South Korean leader Moon Jae-in was voted to leadership on a platform of great diplomatic engagement with the North, however that policy has been severely tested by rapid advances in North Korean missile capabilities and rhetoric in recent months
This week, the US and South Korean forces began operation Ulchi Freedom Guardian (UFG) which lasts 10 day and involves around 50,000 South Korean troops and 17,500 from the US.
Personnel from Australia, Canada, Colombia, Denmark, New Zealand, the Netherlands and the United Kingdom will also take part under United Nations command.
The “games” are based on computer simulation rather than live-fire exercises and are designed to enhance decision making capabilities. Australia will send around two dozen people — most of whom are likely to serve in “command and control” roles. Chief of Army Angus Campbell denied Australian forces would be at risk.

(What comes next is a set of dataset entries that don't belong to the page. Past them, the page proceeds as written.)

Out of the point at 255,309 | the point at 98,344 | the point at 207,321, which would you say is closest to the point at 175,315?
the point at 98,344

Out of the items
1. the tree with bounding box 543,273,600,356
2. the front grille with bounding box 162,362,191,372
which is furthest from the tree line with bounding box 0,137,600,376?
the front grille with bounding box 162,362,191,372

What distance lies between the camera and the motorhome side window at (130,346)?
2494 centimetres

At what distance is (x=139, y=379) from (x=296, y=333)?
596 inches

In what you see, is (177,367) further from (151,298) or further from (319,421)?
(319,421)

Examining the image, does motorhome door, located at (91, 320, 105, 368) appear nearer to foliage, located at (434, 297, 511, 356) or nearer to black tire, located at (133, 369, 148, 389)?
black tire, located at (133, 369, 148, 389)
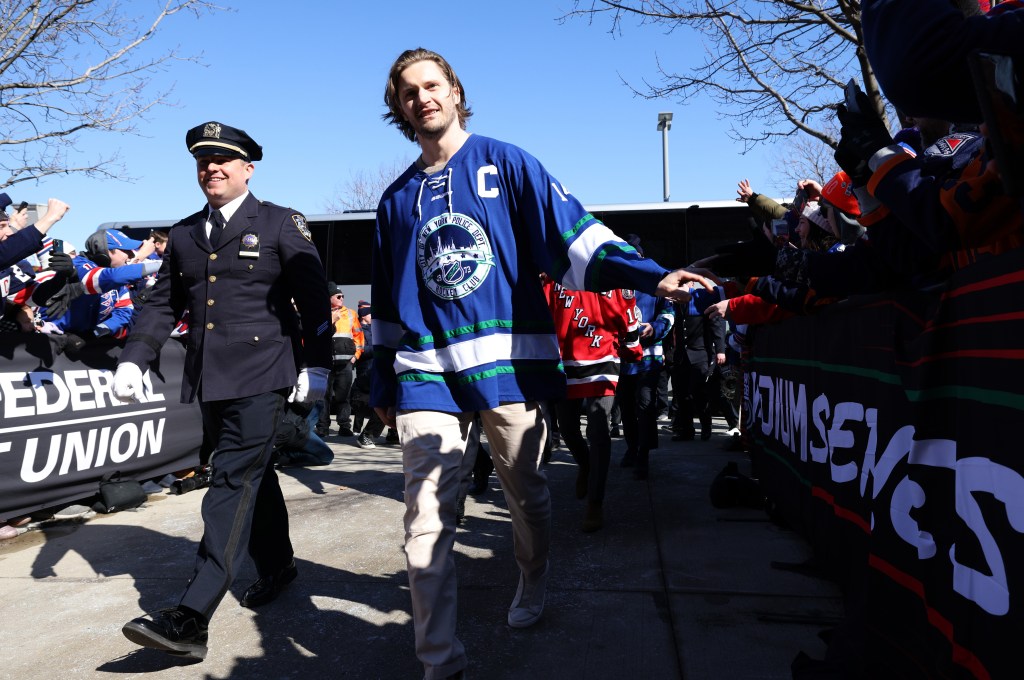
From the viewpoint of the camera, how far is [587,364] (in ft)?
17.1

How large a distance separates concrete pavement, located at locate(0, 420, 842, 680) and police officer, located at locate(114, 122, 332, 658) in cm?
42

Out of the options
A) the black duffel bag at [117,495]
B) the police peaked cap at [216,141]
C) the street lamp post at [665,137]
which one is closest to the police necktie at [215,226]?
the police peaked cap at [216,141]

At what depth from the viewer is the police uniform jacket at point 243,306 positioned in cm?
332

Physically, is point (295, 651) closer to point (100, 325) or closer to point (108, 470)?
point (108, 470)

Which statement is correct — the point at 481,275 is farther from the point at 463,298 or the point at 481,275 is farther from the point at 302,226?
the point at 302,226

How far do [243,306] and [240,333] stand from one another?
5.1 inches

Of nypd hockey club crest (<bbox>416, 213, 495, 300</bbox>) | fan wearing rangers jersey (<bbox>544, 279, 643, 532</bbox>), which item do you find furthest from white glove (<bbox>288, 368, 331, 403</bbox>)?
fan wearing rangers jersey (<bbox>544, 279, 643, 532</bbox>)

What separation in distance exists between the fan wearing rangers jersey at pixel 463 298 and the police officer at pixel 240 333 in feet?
2.20

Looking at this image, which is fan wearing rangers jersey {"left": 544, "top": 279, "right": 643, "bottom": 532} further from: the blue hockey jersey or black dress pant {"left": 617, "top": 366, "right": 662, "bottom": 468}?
the blue hockey jersey

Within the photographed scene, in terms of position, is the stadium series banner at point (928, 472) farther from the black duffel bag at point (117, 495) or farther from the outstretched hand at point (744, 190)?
the black duffel bag at point (117, 495)

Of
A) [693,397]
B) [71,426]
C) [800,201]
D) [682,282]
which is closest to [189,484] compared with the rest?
[71,426]

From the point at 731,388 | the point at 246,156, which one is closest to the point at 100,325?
the point at 246,156

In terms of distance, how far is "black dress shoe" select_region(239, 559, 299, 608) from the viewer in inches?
135

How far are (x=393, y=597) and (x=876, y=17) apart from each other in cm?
293
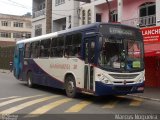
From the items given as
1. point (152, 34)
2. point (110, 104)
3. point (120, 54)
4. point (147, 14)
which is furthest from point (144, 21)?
point (110, 104)

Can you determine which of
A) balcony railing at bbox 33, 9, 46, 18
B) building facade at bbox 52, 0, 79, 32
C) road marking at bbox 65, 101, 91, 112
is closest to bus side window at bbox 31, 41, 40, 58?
road marking at bbox 65, 101, 91, 112

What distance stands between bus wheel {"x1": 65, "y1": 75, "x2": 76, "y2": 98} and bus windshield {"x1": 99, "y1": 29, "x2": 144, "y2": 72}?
2.44 m

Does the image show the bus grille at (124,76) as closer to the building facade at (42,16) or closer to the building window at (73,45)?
the building window at (73,45)

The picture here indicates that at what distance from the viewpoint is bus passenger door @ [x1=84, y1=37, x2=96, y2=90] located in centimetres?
1480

“I do not see that program of activity being, in some way, coming under threat,” Lieutenant General Campbell said. “But rather, a recognition that we need to work together and we need to be talking about security issues.
espite the “fire and fury” rhetoric from US President Trump and ratcheting tensions from the communist state, Sky News Diplomatic Editor Tim Marshall said nuclear war is not imminent.
“Until you see the family members of the American embassy workers being evacuated out of South Korea it’s not going to happen,” he told Sky News on Monday. “Unless something just goes like that,” he said clicking his fingers.
“It’s five to midnight, not ten to midnight, but it’s not one minute to midnight,” he said about the level of threat.
The ten-day war games began on Monday with images showing South Korean forces practising hostage situations and other combat scenarios.
The US Department of Defense said the “computer-simulated defensive exercise” is designed to “enhance readiness” and maintain stability in the region.
North Korea views them as a dress rehearsal for invasion and accused the US and South Korean of a “reckless move” that could trigger the “uncontrollable phase of a nuclear war.”